Seems like this quote is just the right one for me...remember, sharing to survive?...well, dare I say I'm living proof as of late...

I've been quiet for the last few weeks and have intentionally not been blogging namely because there was really only one subject on my mind and well, I thought it irresponsible to start putting stuff out there until I had a clearer picture of what I was dealing with.

For the last couple of months, I've been actively managing a "health scare". I find it ridiculous how we use these soft phrases when we're trying to be all genteel, attempting to not be alarmist or upsetting to ourselves or our others.

I remember reading something fairly recently that talked about how to talk to children about death. We often hide the significance of death and dying from children by saying things like "passed away", "left us", "gone on" or some other trite phrase. When we hide the reality of things in soft language, we take away its significance or its impact and well, that's just not my style. I have always preferred to use the right words to describe things, like vagina and penis instead of "minnie" and "john thomas", so when it comes to naming things out, let me say this instead...

For the last two months I was scared shitless that something was really, really wrong with me (pun'll get it in a minute)...

To be genteel, it was my colon. To be blunt, I was bleeding each and every time I went to the washroom...lots...and it was bright red. Why am I blogging about it? I was shocked at how many other women have had managed this kind of trauma and I do believe that we have a responsibility to not hide this kind of dialogue.

Have you ever noticed when an animal or a person is hurt, their initial reaction is to run and hide? That kind of reaction has killed plenty of living souls, two and four legged alike. I'm choosing a different way to react., I can't tell you how much I've thought of Terms of Endearment over the last few weeks when Debra Winger's character Emma says to her best friend Patsy, "it's okay, you can talk about the CANCER"...

...for the record, I don't have cancer, but up until this Monday, I was really scared that I did.

At first I didn't make a big deal about it (hiding) and thought it could be related to hemorrhoids. It was my darling husband who said to me so eloquently one night, "Welcome to your 40s babe!". Okay, that I could deal with. I've given birth in my early 20s and in my mid-30s and I know that the body totally changes and just doesn't bounce back so readily anymore. Still, I lamented. Was this what I had to look forward to? Creaky, crappy knees and a pink bowl at every sitting?? Crikey!!

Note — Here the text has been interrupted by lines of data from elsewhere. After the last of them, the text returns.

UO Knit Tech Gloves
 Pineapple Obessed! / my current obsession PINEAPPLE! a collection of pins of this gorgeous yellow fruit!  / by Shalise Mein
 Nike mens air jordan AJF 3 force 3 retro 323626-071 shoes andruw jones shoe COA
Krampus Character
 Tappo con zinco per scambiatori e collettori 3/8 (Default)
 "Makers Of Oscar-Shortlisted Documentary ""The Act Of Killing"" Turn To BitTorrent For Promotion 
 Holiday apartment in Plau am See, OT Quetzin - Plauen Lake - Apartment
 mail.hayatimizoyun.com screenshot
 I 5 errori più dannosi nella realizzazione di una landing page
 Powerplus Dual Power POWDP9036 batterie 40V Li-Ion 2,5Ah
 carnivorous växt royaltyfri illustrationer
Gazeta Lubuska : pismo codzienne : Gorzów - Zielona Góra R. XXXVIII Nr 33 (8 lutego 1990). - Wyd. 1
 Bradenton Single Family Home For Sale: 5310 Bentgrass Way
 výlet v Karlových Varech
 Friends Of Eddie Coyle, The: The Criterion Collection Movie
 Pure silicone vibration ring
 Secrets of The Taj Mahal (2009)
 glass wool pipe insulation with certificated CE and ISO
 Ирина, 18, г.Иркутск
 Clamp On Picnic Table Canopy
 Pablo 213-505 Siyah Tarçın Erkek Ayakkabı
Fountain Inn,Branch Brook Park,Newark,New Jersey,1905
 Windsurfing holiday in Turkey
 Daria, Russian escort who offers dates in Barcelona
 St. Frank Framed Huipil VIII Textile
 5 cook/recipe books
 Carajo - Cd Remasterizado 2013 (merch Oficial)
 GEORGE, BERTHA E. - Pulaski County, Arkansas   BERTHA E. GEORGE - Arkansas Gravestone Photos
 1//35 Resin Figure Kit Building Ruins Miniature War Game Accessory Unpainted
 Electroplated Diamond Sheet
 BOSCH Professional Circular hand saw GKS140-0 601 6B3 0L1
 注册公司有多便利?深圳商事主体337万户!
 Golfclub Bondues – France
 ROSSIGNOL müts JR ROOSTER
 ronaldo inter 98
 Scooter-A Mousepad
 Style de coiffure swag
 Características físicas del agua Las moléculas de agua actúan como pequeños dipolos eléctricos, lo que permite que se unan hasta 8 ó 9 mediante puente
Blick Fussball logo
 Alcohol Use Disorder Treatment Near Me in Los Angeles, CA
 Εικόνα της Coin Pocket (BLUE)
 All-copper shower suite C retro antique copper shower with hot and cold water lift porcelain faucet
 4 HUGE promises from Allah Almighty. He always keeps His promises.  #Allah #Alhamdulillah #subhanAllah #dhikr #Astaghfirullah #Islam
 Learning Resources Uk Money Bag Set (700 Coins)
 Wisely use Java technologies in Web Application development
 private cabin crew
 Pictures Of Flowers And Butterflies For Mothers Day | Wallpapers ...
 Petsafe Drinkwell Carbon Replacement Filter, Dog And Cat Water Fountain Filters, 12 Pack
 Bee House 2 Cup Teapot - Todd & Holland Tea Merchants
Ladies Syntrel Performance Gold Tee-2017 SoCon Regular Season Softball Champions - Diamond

When it was still going on about three weeks later and I finally thought aloud "Ya, this isn't going away or getting any better; in fact it's getting worse" I did what only the wife of an oncology certified nurse can do and I called my husband over to look. When you hear noted oncology nurse say, "Ya, that's not good" the gateway to letting in the panic opens.

He took the totally appropriate nurse stance and echoed my oft favourite mantra of late being "you can't do nuthin' about nuthin' 'till it's sumthin'"...but it wasn't working for matter what he was saying, I was already well ahead in my mind and it wasn't looking good as far as I was concerned.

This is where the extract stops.